What you will do: Transcribe the lines without any changes, beginning at the line that contains "Libri: IBM Smalltalk" and ending after the line that contains "2017 KIA FORTE LX - 3KPFL4A70HE059377". Include only the text, not the pictures.

Information shown:
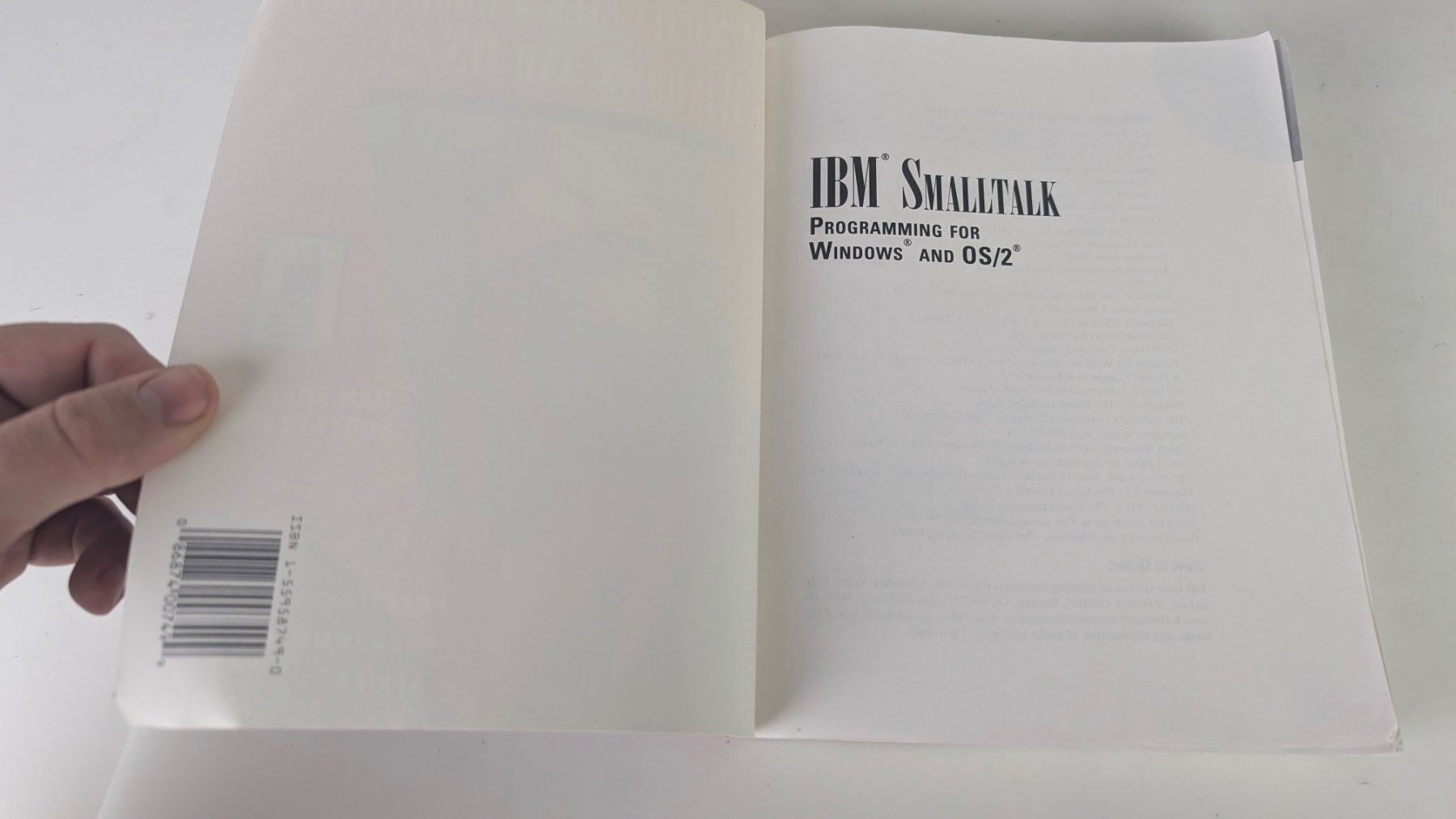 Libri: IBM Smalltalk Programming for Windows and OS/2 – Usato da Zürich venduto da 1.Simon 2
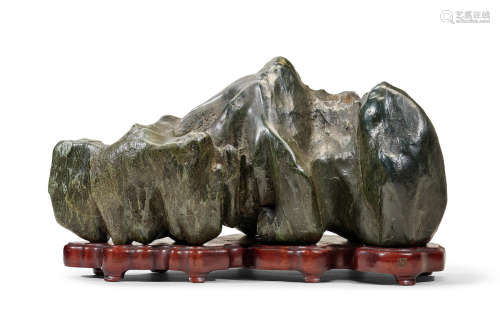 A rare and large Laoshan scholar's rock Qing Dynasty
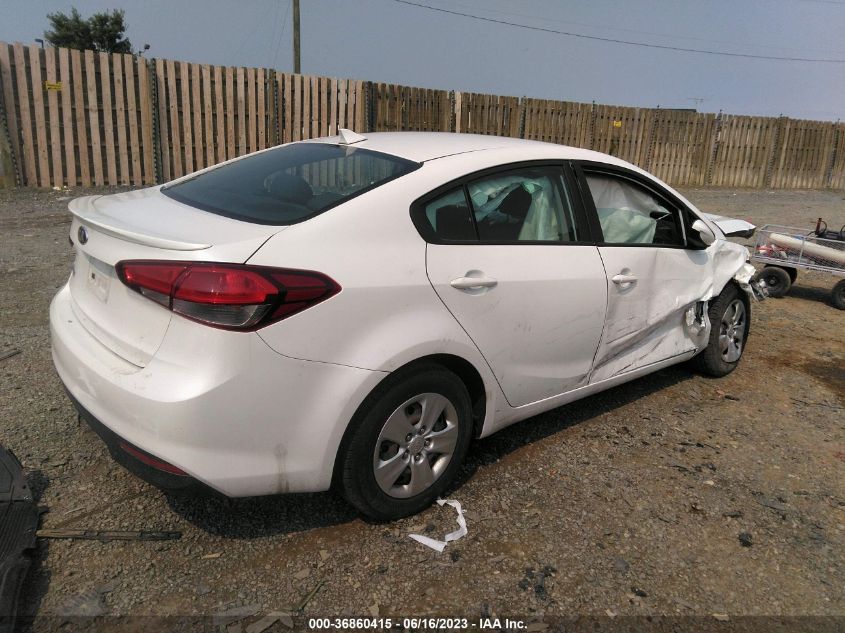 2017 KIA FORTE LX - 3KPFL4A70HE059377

---

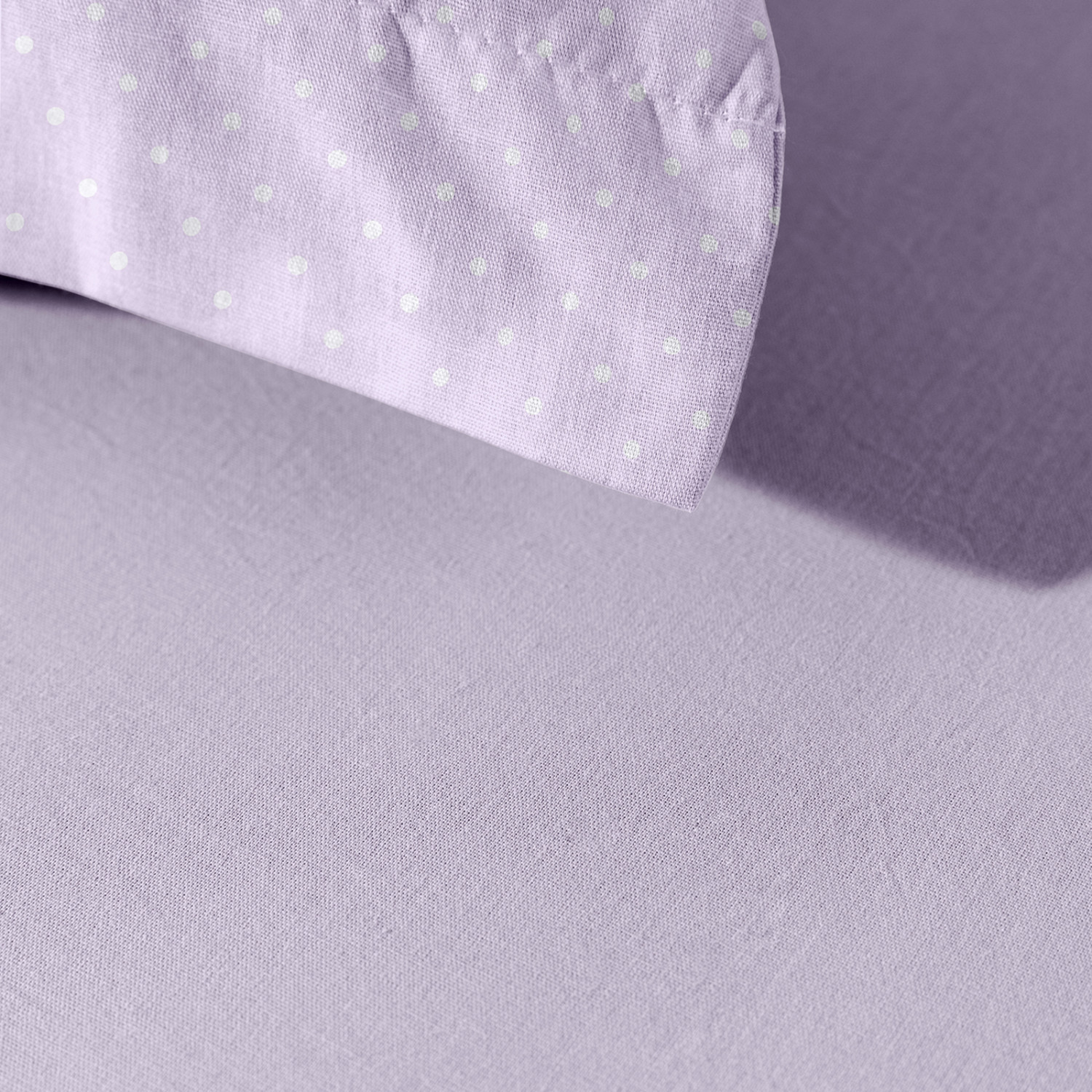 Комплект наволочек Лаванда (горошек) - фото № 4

---

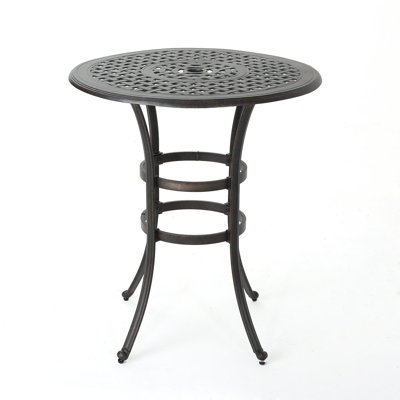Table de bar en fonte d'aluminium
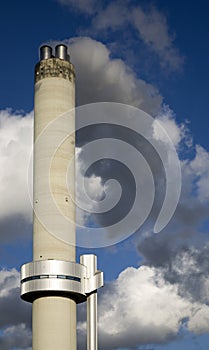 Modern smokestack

Answer to this problem:
 Libri: IBM Smalltalk Programming for Windows and OS/2 – Usato da Zürich venduto da 1.Simon 2
 A rare and large Laoshan scholar's rock Qing Dynasty
 2017 KIA FORTE LX - 3KPFL4A70HE059377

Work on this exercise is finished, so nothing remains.